Section 2 – The Unshakeable Playbook
“If Paul makes five investments, each for $1 million, and four in a row go to zero, then he’s lost a total of $4 million. But if the fifth investment is a home run and makes $5 million, he’s earned back his entire $5 million investment. In reality, Paul’s hit rate is a whole lot better than that! Imagine that only two of his five investments pan out as expected and go up fivefold. That means his original $5 million has just grown to $10 million. In other words, he’s doubled his money despite, in this case, being wrong 60% of the time!”
“Buffett did just that in late 2008, investing in fallen giants such as Goldman Sachs and General Electric, which were selling at once-in-a-lifetime valuations. Better still, he structured these investments in ways that reduced his risk even further. For example, he invested $5 billion in a special class of “preferred” shares of Goldman Sachs, which guaranteed him a dividend of 10% a year while he waited for the stock price to recover! Most people get so scared during crashes that they see only the downside. But Buffett made sure that it was almost impossible for him to lose. In other words, it’s all about asymmetric risk/reward!”
“I have enough money to retire and live comfortably for the rest of my life. The problem is, I have to die next week. —ANONYMOUS”
“David told me how individual investors can diversify by owning low-cost index funds that invest in six “really important” asset classes: US stocks, international stocks, emerging-market stocks, real estate investment trusts (REITs), long-term US Treasuries, and Treasury inflation-protected securities (TIPS). He even shared the precise percentages that he would recommend allocating to each.”
”The four most expensive words in investing are ‘This time it’s different.”
“The best investors know that the gloom never lasts. For example, Templeton made his first fortune by investing in dirt-cheap US stocks during the dark days of World War II. He later explained that he liked to invest at “the point of maximum pessimism,” when bargains were everywhere. Likewise, Warren Buffett invested aggressively in 1974 when markets were slammed by the Arab oil embargo and Watergate. While others were filled with despair, he was exuberantly bullish, telling Forbes: “Now is the time to invest and get rich.”
The S&P 500 hit rock bottom in October 1974 and then jumped 38% in the next 12 months. In August 1982, with inflation out of control and interest rates at almost 20%, the S&P 500 bottomed out again—and then soared 59% in 12 months.”
“How did this work out? Well, after bottoming out in March 2009, the S&P 500 shot up by 69.5% in just 12 months. Over 5 years, the index rose 178%, vindicating our belief that bear markets are the ultimate gift for opportunistic investors with a long-term perspective. As I write this, the market has risen 266% since the 2009 low.”
Section 3 – The Psychology Of Wealth
“But I have to ask . . . What could mess this up? I’ll give you a clue: it’s nothing external. It’s you! That’s right. The single biggest threat to your financial well-being is your own brain.”
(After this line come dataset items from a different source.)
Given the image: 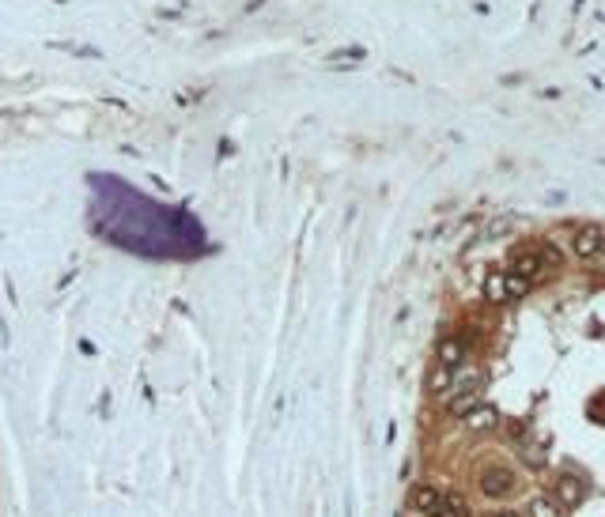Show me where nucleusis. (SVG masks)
<instances>
[{
  "mask_svg": "<svg viewBox=\"0 0 605 517\" xmlns=\"http://www.w3.org/2000/svg\"><path fill=\"white\" fill-rule=\"evenodd\" d=\"M492 517H522L519 510H503V514H492Z\"/></svg>",
  "mask_w": 605,
  "mask_h": 517,
  "instance_id": "2eb2a0df",
  "label": "nucleus"
},
{
  "mask_svg": "<svg viewBox=\"0 0 605 517\" xmlns=\"http://www.w3.org/2000/svg\"><path fill=\"white\" fill-rule=\"evenodd\" d=\"M439 362L450 370H458L465 362V340L462 336H443L439 340Z\"/></svg>",
  "mask_w": 605,
  "mask_h": 517,
  "instance_id": "39448f33",
  "label": "nucleus"
},
{
  "mask_svg": "<svg viewBox=\"0 0 605 517\" xmlns=\"http://www.w3.org/2000/svg\"><path fill=\"white\" fill-rule=\"evenodd\" d=\"M443 517H473L469 498H465L462 491H447V495H443Z\"/></svg>",
  "mask_w": 605,
  "mask_h": 517,
  "instance_id": "1a4fd4ad",
  "label": "nucleus"
},
{
  "mask_svg": "<svg viewBox=\"0 0 605 517\" xmlns=\"http://www.w3.org/2000/svg\"><path fill=\"white\" fill-rule=\"evenodd\" d=\"M571 249H575L579 261H590V257H598L605 249V227H598V223H583V227L575 231V242H571Z\"/></svg>",
  "mask_w": 605,
  "mask_h": 517,
  "instance_id": "7ed1b4c3",
  "label": "nucleus"
},
{
  "mask_svg": "<svg viewBox=\"0 0 605 517\" xmlns=\"http://www.w3.org/2000/svg\"><path fill=\"white\" fill-rule=\"evenodd\" d=\"M409 510L420 517H443V491L431 483H413L409 487Z\"/></svg>",
  "mask_w": 605,
  "mask_h": 517,
  "instance_id": "f03ea898",
  "label": "nucleus"
},
{
  "mask_svg": "<svg viewBox=\"0 0 605 517\" xmlns=\"http://www.w3.org/2000/svg\"><path fill=\"white\" fill-rule=\"evenodd\" d=\"M583 498H586V483L579 480V476L564 472L560 480H556V498H552L556 506H568V510H575V506H583Z\"/></svg>",
  "mask_w": 605,
  "mask_h": 517,
  "instance_id": "20e7f679",
  "label": "nucleus"
},
{
  "mask_svg": "<svg viewBox=\"0 0 605 517\" xmlns=\"http://www.w3.org/2000/svg\"><path fill=\"white\" fill-rule=\"evenodd\" d=\"M477 404H481V389H465V393H454L447 408H450V416H469Z\"/></svg>",
  "mask_w": 605,
  "mask_h": 517,
  "instance_id": "9d476101",
  "label": "nucleus"
},
{
  "mask_svg": "<svg viewBox=\"0 0 605 517\" xmlns=\"http://www.w3.org/2000/svg\"><path fill=\"white\" fill-rule=\"evenodd\" d=\"M484 295H488V302H503V298H507V287H503V272H492V276L484 280Z\"/></svg>",
  "mask_w": 605,
  "mask_h": 517,
  "instance_id": "9b49d317",
  "label": "nucleus"
},
{
  "mask_svg": "<svg viewBox=\"0 0 605 517\" xmlns=\"http://www.w3.org/2000/svg\"><path fill=\"white\" fill-rule=\"evenodd\" d=\"M526 460H530V465H534V468H541V465H545L541 449H530V453H526Z\"/></svg>",
  "mask_w": 605,
  "mask_h": 517,
  "instance_id": "4468645a",
  "label": "nucleus"
},
{
  "mask_svg": "<svg viewBox=\"0 0 605 517\" xmlns=\"http://www.w3.org/2000/svg\"><path fill=\"white\" fill-rule=\"evenodd\" d=\"M503 287H507V298H522V295H530V287H534V284H530V280H522V276H511V272H507V276H503Z\"/></svg>",
  "mask_w": 605,
  "mask_h": 517,
  "instance_id": "ddd939ff",
  "label": "nucleus"
},
{
  "mask_svg": "<svg viewBox=\"0 0 605 517\" xmlns=\"http://www.w3.org/2000/svg\"><path fill=\"white\" fill-rule=\"evenodd\" d=\"M462 419H465L469 431H496L499 427V411L492 408V404H477V408H473L469 416H462Z\"/></svg>",
  "mask_w": 605,
  "mask_h": 517,
  "instance_id": "423d86ee",
  "label": "nucleus"
},
{
  "mask_svg": "<svg viewBox=\"0 0 605 517\" xmlns=\"http://www.w3.org/2000/svg\"><path fill=\"white\" fill-rule=\"evenodd\" d=\"M541 269H545V264H541V257H537V253H519L511 261V276H522V280H530V284H534V276Z\"/></svg>",
  "mask_w": 605,
  "mask_h": 517,
  "instance_id": "6e6552de",
  "label": "nucleus"
},
{
  "mask_svg": "<svg viewBox=\"0 0 605 517\" xmlns=\"http://www.w3.org/2000/svg\"><path fill=\"white\" fill-rule=\"evenodd\" d=\"M477 487L488 498H503V495H511V491H519V476H514V468L488 465V468H481L477 472Z\"/></svg>",
  "mask_w": 605,
  "mask_h": 517,
  "instance_id": "f257e3e1",
  "label": "nucleus"
},
{
  "mask_svg": "<svg viewBox=\"0 0 605 517\" xmlns=\"http://www.w3.org/2000/svg\"><path fill=\"white\" fill-rule=\"evenodd\" d=\"M450 389H454V370L435 362L431 374H427V393H431V397H443V393H450Z\"/></svg>",
  "mask_w": 605,
  "mask_h": 517,
  "instance_id": "0eeeda50",
  "label": "nucleus"
},
{
  "mask_svg": "<svg viewBox=\"0 0 605 517\" xmlns=\"http://www.w3.org/2000/svg\"><path fill=\"white\" fill-rule=\"evenodd\" d=\"M530 517H564V510L552 503V498H534V503H530Z\"/></svg>",
  "mask_w": 605,
  "mask_h": 517,
  "instance_id": "f8f14e48",
  "label": "nucleus"
}]
</instances>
“The key is to actively seek out qualified opinions that differ from your own. Of course, you don’t want just anyone with a different opinion, but rather someone who has the skill, track record, and intelligence to give another educated perspective. All opinions are not created equal.”
“invest in a portfolio of low-cost index funds, and then hold them through thick and thin.”
“By diversifying internationally, you’re not only reducing your overall risk but also increasing your returns. Remember when we talked about the “lost decade” of 2000 through 2009, when the S&P 500 produced an annualized return of only 1.4% a year, including dividends? During that time, international stocks averaged 3.9% a year, while emerging-market stocks returned 16.2% a year. So, for investors who diversified globally, those lost years were just a minor bump in the road.”
“To make matters worse, the psychologists Daniel Kahneman and Amos Tversky also demonstrated that financial losses cause people twice as much pain as the pleasure they receive from financial gains. The term used to describe this mental phenomenon is “loss aversion.”
“Real wealth is emotional, psychological, and spiritual. If you’re financially free, but you’re still suffering emotionally, then what kind of victory is that?”
“To put this another way, will you commit to enjoying life not only when everything goes your way but also when everything goes against you, when injustice happens, when someone screws you over, when you lose something or someone you love, or when nobody seems to understand or appreciate you? Unless we make this definitive decision to stop suffering and live in a beautiful state, our survival minds will create suffering whenever our desires, expectations, or preferences are not met. What a waste of so much of our lives!”
“Fill yourself up with gratitude because when you’re grateful, there is no sadness, there is no hurt, there is no anger. You can’t be grateful and angry simultaneously. You can’t be grateful and worried simultaneously. If we cultivate gratitude, we have a different life.”
Book Review (Personal Opinion):
This was quite a good book about investing, where Robbins talked with the biggest investors out there to figure out what they do differently. And for most of them, it’s psychological, not technical. It’s about going for the long run, investing in index funds, keeping a steady position, and buying more when the bear market hits.
This Book Is For (Recommend):
- A young entrepreneur who is looking to invest and secure their future
- A college graduate who wants to create their retirement fund
- Anyone who wants to learn how the market operates and how to make money from it
If You Want To Learn More
Here’s Tony Robbins talking about his book in an interview:
How I’ve Implemented The Ideas From The Book
I have an investment fund, but it’s not going to the market, it’s being funneled into Growthabit. So the money I would put on index funds is going into this website, the social media help, buying books, and doing everything I can to build this business.
I’m hoping to earn enough money from it so that I can buy stocks during the next bear market and receive those big returns.
One Small Actionable Step You Can Do
Start investing in your future by getting in the market!